When a caller passes allow_patterns_overrides with a subdirectory-scoped pattern such as "talker/model*.safetensors", the pattern matches real .safetensors files on disk but corresponding pattern check silently fails, leaving use_safetensors = False. The downstream iterator to dispatch and select pt_weights_iterator on those safetensors files, causing a pickle deserialization error.

PR fix notes

PR #39700: [Bugfix] Fix model loader compare pattern for safetensors to enable subdir loading

Description (problem / solution / changelog)

Purpose

Resolves #39699

This PR fixed the exact pattern comparison of pattern == "*.safetensors" and updated the condition for the branch of filter_duplicate_safetensors_files.

Without updating the branch condition, subdirectory model with a different model index file of the root still failed to load.

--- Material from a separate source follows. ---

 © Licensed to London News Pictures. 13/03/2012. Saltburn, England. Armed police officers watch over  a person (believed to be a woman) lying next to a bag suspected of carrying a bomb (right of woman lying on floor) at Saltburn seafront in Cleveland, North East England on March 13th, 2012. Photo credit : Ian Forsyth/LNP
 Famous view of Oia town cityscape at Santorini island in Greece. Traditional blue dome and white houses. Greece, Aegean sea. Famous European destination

When a caller explicitly sets allow_patterns_overrides, skipping the filter should be reasonable: the caller has fully specified which files to load, so deduplicating against an unrelated root-level index is inapplicable.

Please correct me if I understand wrong or there exist any usage that sets allow_patterns_overrides while also relying on filter_duplicate_safetensors_files

Test Plan

I got a script for dev testing

from vllm.config import LoadConfig
from vllm.model_executor.model_loader.default_loader import DefaultModelLoader 

loader = DefaultModelLoader(LoadConfig(load_format="auto"))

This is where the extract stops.